I have advanced, as aforesaid, a hundred pounds of purchase-money, and fifty for current expenses; and paid, besides, the lawyers’ bills for the transfer, amounting to £48 16s. 7d.; these, with some needful comments on them, will be published in next Fors; I have not room for them in this.

I have been advised of several mistakes in my subscribers’ list, so I reprint it below, with the initials attached to the numbers, and the entire sum, (as far as I can find out,) hitherto subscribed by each; and I beg of my subscribers at once to correct me in all errors.

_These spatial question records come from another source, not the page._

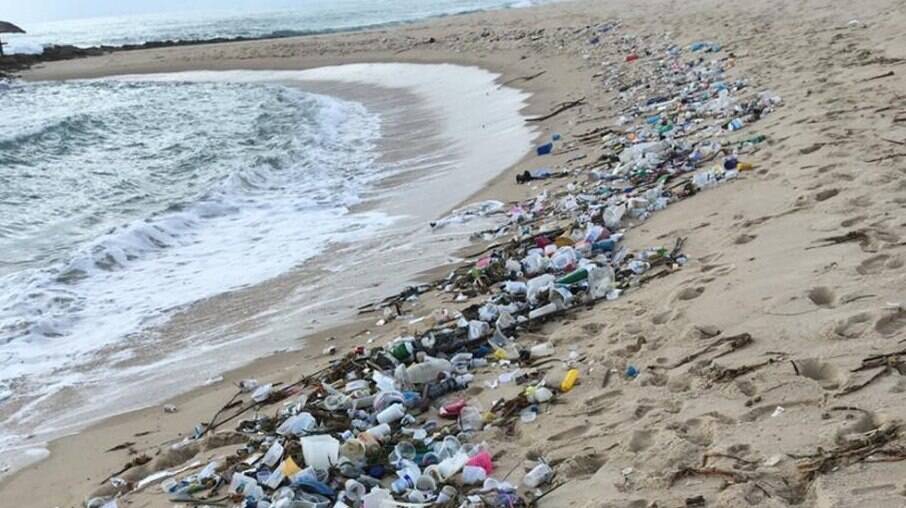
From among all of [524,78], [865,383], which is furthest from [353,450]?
[524,78]

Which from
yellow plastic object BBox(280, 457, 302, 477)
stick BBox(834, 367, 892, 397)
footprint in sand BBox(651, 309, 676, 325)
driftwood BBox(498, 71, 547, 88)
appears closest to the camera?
stick BBox(834, 367, 892, 397)

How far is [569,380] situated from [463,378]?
2.03ft

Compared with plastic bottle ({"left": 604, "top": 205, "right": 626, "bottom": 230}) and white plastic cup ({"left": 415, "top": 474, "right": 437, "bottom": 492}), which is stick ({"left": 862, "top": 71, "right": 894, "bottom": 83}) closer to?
plastic bottle ({"left": 604, "top": 205, "right": 626, "bottom": 230})

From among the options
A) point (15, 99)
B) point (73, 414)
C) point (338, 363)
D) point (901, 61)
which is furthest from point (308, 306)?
point (15, 99)

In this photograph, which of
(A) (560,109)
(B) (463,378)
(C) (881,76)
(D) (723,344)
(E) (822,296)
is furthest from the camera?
(A) (560,109)

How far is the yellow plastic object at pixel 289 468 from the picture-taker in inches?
124

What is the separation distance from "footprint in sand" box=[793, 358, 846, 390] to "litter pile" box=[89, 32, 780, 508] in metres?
1.01

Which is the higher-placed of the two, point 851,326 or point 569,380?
point 851,326

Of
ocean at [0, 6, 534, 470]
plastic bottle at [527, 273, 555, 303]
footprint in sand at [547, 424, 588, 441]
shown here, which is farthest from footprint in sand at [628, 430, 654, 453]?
ocean at [0, 6, 534, 470]

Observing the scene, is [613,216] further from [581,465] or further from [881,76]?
[881,76]

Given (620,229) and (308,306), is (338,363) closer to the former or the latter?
(308,306)

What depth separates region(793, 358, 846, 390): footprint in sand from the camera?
9.01 ft

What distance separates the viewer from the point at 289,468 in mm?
3174

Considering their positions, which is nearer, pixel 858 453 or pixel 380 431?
pixel 858 453
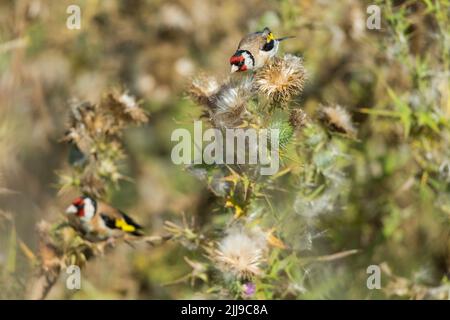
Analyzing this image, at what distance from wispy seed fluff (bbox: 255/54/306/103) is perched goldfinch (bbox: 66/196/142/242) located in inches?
26.3

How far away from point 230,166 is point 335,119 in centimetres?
38

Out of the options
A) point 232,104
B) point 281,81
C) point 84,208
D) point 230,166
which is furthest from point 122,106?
point 281,81

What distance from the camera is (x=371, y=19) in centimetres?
232

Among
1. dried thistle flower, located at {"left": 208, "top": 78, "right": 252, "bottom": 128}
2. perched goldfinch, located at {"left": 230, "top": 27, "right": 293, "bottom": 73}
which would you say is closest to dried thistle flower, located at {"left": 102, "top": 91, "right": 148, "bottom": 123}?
perched goldfinch, located at {"left": 230, "top": 27, "right": 293, "bottom": 73}

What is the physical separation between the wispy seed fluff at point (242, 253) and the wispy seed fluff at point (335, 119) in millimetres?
385

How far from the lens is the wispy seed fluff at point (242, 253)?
5.95 feet

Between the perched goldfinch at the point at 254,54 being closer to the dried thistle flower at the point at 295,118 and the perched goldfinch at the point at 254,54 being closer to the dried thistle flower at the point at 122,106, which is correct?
the dried thistle flower at the point at 295,118

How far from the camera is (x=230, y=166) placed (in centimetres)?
182

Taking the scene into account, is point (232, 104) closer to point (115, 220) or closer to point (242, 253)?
point (242, 253)

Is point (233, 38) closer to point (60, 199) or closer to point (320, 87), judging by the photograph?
point (320, 87)

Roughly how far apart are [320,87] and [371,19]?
0.75 meters

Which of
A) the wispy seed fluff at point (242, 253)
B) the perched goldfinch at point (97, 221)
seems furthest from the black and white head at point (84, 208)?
the wispy seed fluff at point (242, 253)

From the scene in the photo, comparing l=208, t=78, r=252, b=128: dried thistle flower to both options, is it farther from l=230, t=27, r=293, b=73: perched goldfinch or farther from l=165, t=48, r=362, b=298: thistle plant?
l=230, t=27, r=293, b=73: perched goldfinch
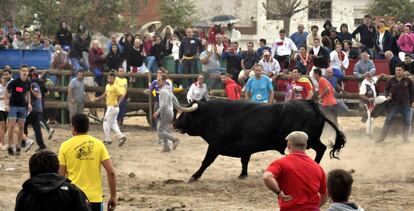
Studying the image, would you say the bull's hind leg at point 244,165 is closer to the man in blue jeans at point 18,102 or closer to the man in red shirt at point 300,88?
the man in red shirt at point 300,88

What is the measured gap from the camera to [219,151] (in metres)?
17.1

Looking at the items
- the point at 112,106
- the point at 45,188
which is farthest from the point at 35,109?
the point at 45,188

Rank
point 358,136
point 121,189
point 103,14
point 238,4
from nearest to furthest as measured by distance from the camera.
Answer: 1. point 121,189
2. point 358,136
3. point 103,14
4. point 238,4

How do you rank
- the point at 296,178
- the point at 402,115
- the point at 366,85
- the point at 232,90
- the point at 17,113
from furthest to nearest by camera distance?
the point at 366,85 → the point at 232,90 → the point at 402,115 → the point at 17,113 → the point at 296,178

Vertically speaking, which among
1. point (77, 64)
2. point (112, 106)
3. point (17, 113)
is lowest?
point (112, 106)

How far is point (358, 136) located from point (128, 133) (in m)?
5.86

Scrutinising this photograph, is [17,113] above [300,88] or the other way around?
the other way around

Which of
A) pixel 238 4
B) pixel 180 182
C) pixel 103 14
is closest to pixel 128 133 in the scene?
pixel 180 182

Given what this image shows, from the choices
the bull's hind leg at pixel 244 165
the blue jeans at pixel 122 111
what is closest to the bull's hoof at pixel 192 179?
the bull's hind leg at pixel 244 165

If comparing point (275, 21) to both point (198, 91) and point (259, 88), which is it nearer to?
point (198, 91)

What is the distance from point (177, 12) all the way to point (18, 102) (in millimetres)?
24294

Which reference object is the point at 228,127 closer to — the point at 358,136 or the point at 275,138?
the point at 275,138

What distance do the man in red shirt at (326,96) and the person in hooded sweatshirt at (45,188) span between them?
15293 mm

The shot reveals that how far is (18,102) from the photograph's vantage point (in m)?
20.4
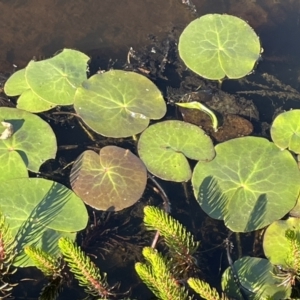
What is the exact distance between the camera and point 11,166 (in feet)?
9.83

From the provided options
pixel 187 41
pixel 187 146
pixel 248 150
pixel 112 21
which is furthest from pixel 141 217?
pixel 112 21

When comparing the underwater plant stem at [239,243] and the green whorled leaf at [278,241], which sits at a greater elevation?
the green whorled leaf at [278,241]

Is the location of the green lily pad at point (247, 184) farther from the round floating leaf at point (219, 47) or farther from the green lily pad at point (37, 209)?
the green lily pad at point (37, 209)

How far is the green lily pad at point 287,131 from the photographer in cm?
314

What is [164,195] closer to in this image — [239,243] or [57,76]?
[239,243]

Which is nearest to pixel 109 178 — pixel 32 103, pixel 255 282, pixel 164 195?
pixel 164 195

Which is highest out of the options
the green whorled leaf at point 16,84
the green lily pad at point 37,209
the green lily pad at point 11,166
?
the green whorled leaf at point 16,84

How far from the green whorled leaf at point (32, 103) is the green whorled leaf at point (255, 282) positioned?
1564 mm

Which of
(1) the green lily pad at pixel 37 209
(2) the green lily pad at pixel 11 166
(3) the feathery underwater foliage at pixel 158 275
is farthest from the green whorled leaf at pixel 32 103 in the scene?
(3) the feathery underwater foliage at pixel 158 275

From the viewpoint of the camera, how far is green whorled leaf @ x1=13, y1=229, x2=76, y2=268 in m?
2.69

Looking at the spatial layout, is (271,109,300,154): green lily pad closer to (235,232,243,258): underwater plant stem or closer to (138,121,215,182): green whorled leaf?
(138,121,215,182): green whorled leaf

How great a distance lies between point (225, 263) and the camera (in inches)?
113

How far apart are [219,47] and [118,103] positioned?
877mm

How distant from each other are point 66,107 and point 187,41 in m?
1.01
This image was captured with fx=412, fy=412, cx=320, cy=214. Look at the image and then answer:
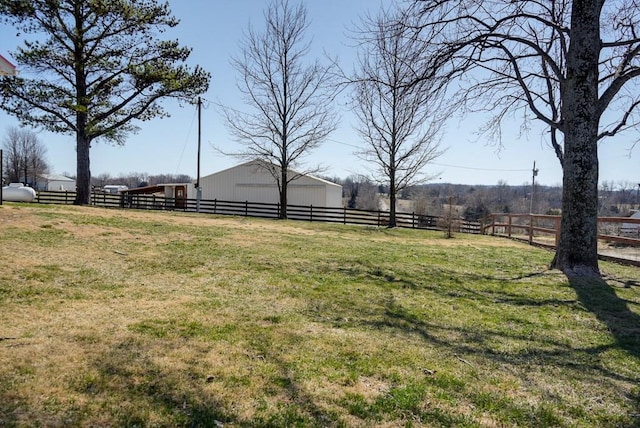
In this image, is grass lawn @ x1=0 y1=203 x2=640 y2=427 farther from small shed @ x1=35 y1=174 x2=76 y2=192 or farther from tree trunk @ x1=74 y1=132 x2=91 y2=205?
small shed @ x1=35 y1=174 x2=76 y2=192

The names marked with stars are those of Companions. The numbers 10, 17, 36, 43, and 48 I find have been inaccurately initialled, and are left blank for correction.

List of Subscriptions

£ s. d.
1. D. L.* 24 0 0
2. R. T.* 80 0 0
3. T. K. 5 0 0
4. C. S. 75 0 0
5. A. R. 20 0 0
6. J. M.* 4 4 0
7. P. S. 45 0 0
8. D. A. 20 0 0
9. A. B. 25 0 0
10. 1 1 0
11. G. S.* 2 2 0
12. J. S. 4 0 0 [[64]]
13. B. A. 9 0 0
14. A. P. 13 10 0
15. W. P. 5 0 0
16. A. H.*. 25 0 0
17. 1 1 0
18. F. E. 10 0 0
19. J. S. 25 0 0
20. — D. 2 0 0
21. C. W. 10 10 0
22. S. B.*. 2 0 0
23. E. G. 6 1 0
24. — L. 1 1 0
25. S. W. 55 0 0
26. B. B.*. 2 3 4
27. J. W. 1 1 0
28. E. F. 50 0 0
29. L. L. 1 5 0
30. A. A. 0 2 6
31. T. D. 5 0 0
32. M. G. 3 3 0
33. J. F. 40 0 0
34. W. S. 10 0 0
35. H. S. 9 0 0
36. 1 1 0
37. A. H. 10 0 0
38. S. S. 1 0 0
39. H. W. 50 0 0
40. J. F. 8 0 0
41. J. T. 5 0 0
42. J. O. 25 0 0
43. 1 1 0
44. A. C. 1 0 0
45. J. G. 5 0 0
46. T. M. 5 5 0
47. J. B.*. 2 11 0
48. 1 1 0 [[65]]
49. J. D. 0 5 0
50. G. 15 15 0
51. F. B. 1 1 0
52. C. B. 6 0 0
53. H. L. 10 0 0
54. A. G. 0 10 0
£741 14 10

II. Affairs of the Master.

When I instituted the Company by giving the tenth of my available property to it, I had, roughly, seventy thousand pounds in money or land, and thirty thousand[3] in pictures and books. The pictures and books I do not consider mine, but merely in my present keeping, for the country, or the persons I may leave them to. Of the seventy thousand in substance, I gave away fourteen thousand in that year of the Company’s establishment, (see above, Letter XLIX., p. 2,) and have since lost fifteen thousand by a relation whom I tried to support in business. As also, during my battle with the booksellers, I have been hitherto losing considerably by my books, (last year, for instance, paying three hundred and ninety-eight pounds to my assistant, Mr. Burgess, alone, for plates and woodcutting, and making a profit, on the whole year’s sales, of fifty pounds), and have been living much beyond my income besides, my seventy thousand is reduced to certainly not more than thirty; and it is very clear that I am too enthusiastically carrying out my own principles, and making more haste to be poor than is prudent, at my present date of possible life, for, at my current rate of expenditure, the cell at Assisi, above contemplated as advisably a pious mortification of my luxury, would soon [[66]]become a necessary refuge for my ‘holy poverty.’ The battle with the booksellers, however, is now nearly won; and the publishing accounts will soon show better balance: what changes in my mode of living may, nevertheless, be soon either exemplary or necessary will be better understood after I have given account of it for a year.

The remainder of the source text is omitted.